Wednesday, February 07, 2007

Garrulous Software

A particularly annoying characteristic of software these days is excessive chattiness. This occurs at both the user and developer level. In fact, one of the things I prefer on the Mac vs. Windows is the lack of meaningless messages the Mac generates (No, I do NOT want to clean off my desktop right now!). Pestering messages at the OS level distract from your attention and diminish your productivity. In The Humane Interface, Jef Raskin discusses the locus of attention, which is the work you are trying to perform. Anything that moves your locus of attention had better be a) relevant to your work and b) urgent and important. In fact, I think its a good idea to turn off the automatic notifications of email arrival, especially if it interrupts real work. Experts on "flow" maintain that it takes up to 20 minutes to get back to that deep concentration state, and it gets harder as the day goes on to overcome the inertia required to get back to that flow state.

The problem in the development world is much worse. It seems like the norm now to generate tons of meaningless noise. Think about application server startup, scrolling messages into the console faster than you can read it. 99% of that information is just the application server saying, over and over again like an idiot, "I'm OK...I'm OK...I'm OK.............I'm OK" (that last one was an EJB loading). The only thing that allows you to see errors is the massive stack traces that come from errors in the J2EE world. In fact, this problem is so bad that developers have taken to dubious practices to make their own messages to stand out from the flood of useless information. Admit it...you've put a Systen.out.println() in your J2EE code to debug it (a whole other subject). And, to make yours stand out from the noise, you put 30 or 40 "~"'s in front of it. Of course, your coworker is doing the same thing, and they use 30 or 40 "#"'s for theirs. Before long, application servers look like they have Tourette's Syndrome, spewing mostly meaningless noise.

My pair and I encountered this very problem recently. We were working with client code that makes heavy (handed) use of Log4J to spew out messages to the console. Unfortunately, that makes for ugly unit test results: you can't see the interesting stuff for all the immense noise being generated by the code under test. In this case, it wasn't as simple as turning off the logging level (the code under test was creating an instance of something that had its own logging stuff buried deep inside). So, after a little thought, we figured out how to shut it up.
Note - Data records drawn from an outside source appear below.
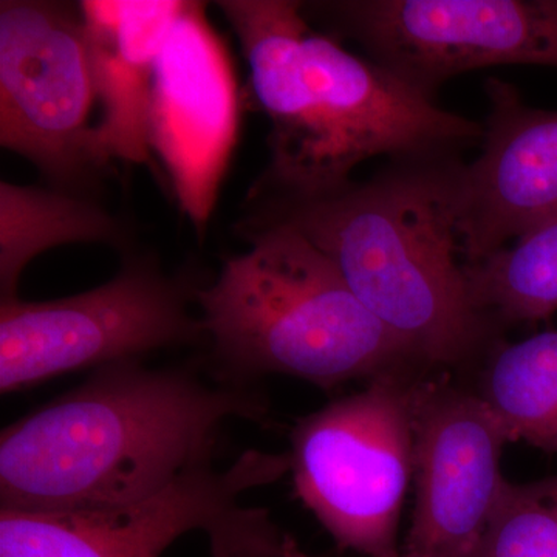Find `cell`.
<instances>
[{
	"label": "cell",
	"instance_id": "obj_16",
	"mask_svg": "<svg viewBox=\"0 0 557 557\" xmlns=\"http://www.w3.org/2000/svg\"><path fill=\"white\" fill-rule=\"evenodd\" d=\"M463 267L472 304L502 332L545 321L557 311V214Z\"/></svg>",
	"mask_w": 557,
	"mask_h": 557
},
{
	"label": "cell",
	"instance_id": "obj_12",
	"mask_svg": "<svg viewBox=\"0 0 557 557\" xmlns=\"http://www.w3.org/2000/svg\"><path fill=\"white\" fill-rule=\"evenodd\" d=\"M480 156L465 164L457 234L463 263L490 258L557 214V112L527 106L496 76L485 83Z\"/></svg>",
	"mask_w": 557,
	"mask_h": 557
},
{
	"label": "cell",
	"instance_id": "obj_8",
	"mask_svg": "<svg viewBox=\"0 0 557 557\" xmlns=\"http://www.w3.org/2000/svg\"><path fill=\"white\" fill-rule=\"evenodd\" d=\"M302 11L434 98L472 70L557 69V0H321Z\"/></svg>",
	"mask_w": 557,
	"mask_h": 557
},
{
	"label": "cell",
	"instance_id": "obj_4",
	"mask_svg": "<svg viewBox=\"0 0 557 557\" xmlns=\"http://www.w3.org/2000/svg\"><path fill=\"white\" fill-rule=\"evenodd\" d=\"M234 233L248 251L194 293L220 379L276 373L335 388L392 370L432 372L300 234L282 226Z\"/></svg>",
	"mask_w": 557,
	"mask_h": 557
},
{
	"label": "cell",
	"instance_id": "obj_2",
	"mask_svg": "<svg viewBox=\"0 0 557 557\" xmlns=\"http://www.w3.org/2000/svg\"><path fill=\"white\" fill-rule=\"evenodd\" d=\"M269 403L233 380L141 359L89 380L0 437V508L58 511L141 500L211 467L231 420L262 423Z\"/></svg>",
	"mask_w": 557,
	"mask_h": 557
},
{
	"label": "cell",
	"instance_id": "obj_15",
	"mask_svg": "<svg viewBox=\"0 0 557 557\" xmlns=\"http://www.w3.org/2000/svg\"><path fill=\"white\" fill-rule=\"evenodd\" d=\"M480 398L500 421L509 443L557 456V327L509 344L479 372Z\"/></svg>",
	"mask_w": 557,
	"mask_h": 557
},
{
	"label": "cell",
	"instance_id": "obj_3",
	"mask_svg": "<svg viewBox=\"0 0 557 557\" xmlns=\"http://www.w3.org/2000/svg\"><path fill=\"white\" fill-rule=\"evenodd\" d=\"M236 36L271 123L270 161L248 193H317L350 182L373 157L463 153L482 145L483 123L351 53L299 11H256Z\"/></svg>",
	"mask_w": 557,
	"mask_h": 557
},
{
	"label": "cell",
	"instance_id": "obj_10",
	"mask_svg": "<svg viewBox=\"0 0 557 557\" xmlns=\"http://www.w3.org/2000/svg\"><path fill=\"white\" fill-rule=\"evenodd\" d=\"M236 72L205 3L185 0L153 73L150 152L200 237L218 205L239 139Z\"/></svg>",
	"mask_w": 557,
	"mask_h": 557
},
{
	"label": "cell",
	"instance_id": "obj_1",
	"mask_svg": "<svg viewBox=\"0 0 557 557\" xmlns=\"http://www.w3.org/2000/svg\"><path fill=\"white\" fill-rule=\"evenodd\" d=\"M465 164L432 153L317 193H248L234 231H295L424 368L480 372L505 333L469 296L457 234Z\"/></svg>",
	"mask_w": 557,
	"mask_h": 557
},
{
	"label": "cell",
	"instance_id": "obj_5",
	"mask_svg": "<svg viewBox=\"0 0 557 557\" xmlns=\"http://www.w3.org/2000/svg\"><path fill=\"white\" fill-rule=\"evenodd\" d=\"M288 472V454L248 450L231 467L197 469L132 504L0 508V557H161L193 531L207 534L212 557H282L288 534L242 497Z\"/></svg>",
	"mask_w": 557,
	"mask_h": 557
},
{
	"label": "cell",
	"instance_id": "obj_13",
	"mask_svg": "<svg viewBox=\"0 0 557 557\" xmlns=\"http://www.w3.org/2000/svg\"><path fill=\"white\" fill-rule=\"evenodd\" d=\"M185 0H83L84 42L101 119L98 157L152 164L149 109L153 73Z\"/></svg>",
	"mask_w": 557,
	"mask_h": 557
},
{
	"label": "cell",
	"instance_id": "obj_14",
	"mask_svg": "<svg viewBox=\"0 0 557 557\" xmlns=\"http://www.w3.org/2000/svg\"><path fill=\"white\" fill-rule=\"evenodd\" d=\"M72 244L109 245L126 255L131 230L94 197L0 182V300L20 296L33 259Z\"/></svg>",
	"mask_w": 557,
	"mask_h": 557
},
{
	"label": "cell",
	"instance_id": "obj_18",
	"mask_svg": "<svg viewBox=\"0 0 557 557\" xmlns=\"http://www.w3.org/2000/svg\"><path fill=\"white\" fill-rule=\"evenodd\" d=\"M282 557H311L306 555L302 549L299 548L298 542L295 541L292 536L287 537V542H285L284 555Z\"/></svg>",
	"mask_w": 557,
	"mask_h": 557
},
{
	"label": "cell",
	"instance_id": "obj_7",
	"mask_svg": "<svg viewBox=\"0 0 557 557\" xmlns=\"http://www.w3.org/2000/svg\"><path fill=\"white\" fill-rule=\"evenodd\" d=\"M197 285L168 276L153 256L126 252L119 273L69 298L0 300V391H25L62 373L207 343L193 317Z\"/></svg>",
	"mask_w": 557,
	"mask_h": 557
},
{
	"label": "cell",
	"instance_id": "obj_11",
	"mask_svg": "<svg viewBox=\"0 0 557 557\" xmlns=\"http://www.w3.org/2000/svg\"><path fill=\"white\" fill-rule=\"evenodd\" d=\"M508 438L475 388L449 373L420 381L413 408L416 500L401 557H469L505 479Z\"/></svg>",
	"mask_w": 557,
	"mask_h": 557
},
{
	"label": "cell",
	"instance_id": "obj_9",
	"mask_svg": "<svg viewBox=\"0 0 557 557\" xmlns=\"http://www.w3.org/2000/svg\"><path fill=\"white\" fill-rule=\"evenodd\" d=\"M91 84L79 3L0 2V145L50 188L94 197L109 166L95 146Z\"/></svg>",
	"mask_w": 557,
	"mask_h": 557
},
{
	"label": "cell",
	"instance_id": "obj_6",
	"mask_svg": "<svg viewBox=\"0 0 557 557\" xmlns=\"http://www.w3.org/2000/svg\"><path fill=\"white\" fill-rule=\"evenodd\" d=\"M428 370H392L293 428L296 493L341 549L401 557L398 527L413 475V408Z\"/></svg>",
	"mask_w": 557,
	"mask_h": 557
},
{
	"label": "cell",
	"instance_id": "obj_17",
	"mask_svg": "<svg viewBox=\"0 0 557 557\" xmlns=\"http://www.w3.org/2000/svg\"><path fill=\"white\" fill-rule=\"evenodd\" d=\"M469 557H557V474L528 483L505 480Z\"/></svg>",
	"mask_w": 557,
	"mask_h": 557
}]
</instances>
In out test case, we unplug the normal output stream, like so:

protected void setUp() throws Exception {
super.setUp();
originalOut = System.out;
System.setOut(new PrintStream(new DumbOutputStream()));
}
And, in tearDown, we put it back:

protected void tearDown() throws Exception {
super.tearDown();
System.setOut(originalOut);
}
Our "DumbOutputStream" isn't stupid, just quiet:

private class DumbOutputStream extends OutputStream {
public void write(int b) throws IOException {
//do nothing, because I'm dumb.
}
}
This effectively shut off the fountain of noise, leaving the testing framework's output (which occurs on System.err, not System.out) alone. Sometimes, you have to work hard just to shut something up.

1 comment:

Joshua Graham said...

Your solution is nice and fast for testing.

If you also want this behaviour in production code, look at the techniques used by various LoggingOutputStream classes around. The one in Log4J's contribs is a little old in its API usage but works nicely.

Obviously, at some point (like your main) you need to activate the hijacking of System.out (and System.err if you like).

You can then log all System.out's to your own logger/category (I call mine "console") at INFO level, and System.err's at ERROR level and turn that category's level to ERROR in the configuration. Whispery quiet :)

Sounds like a nice addition to JUnit for the test runner to do this all by itself.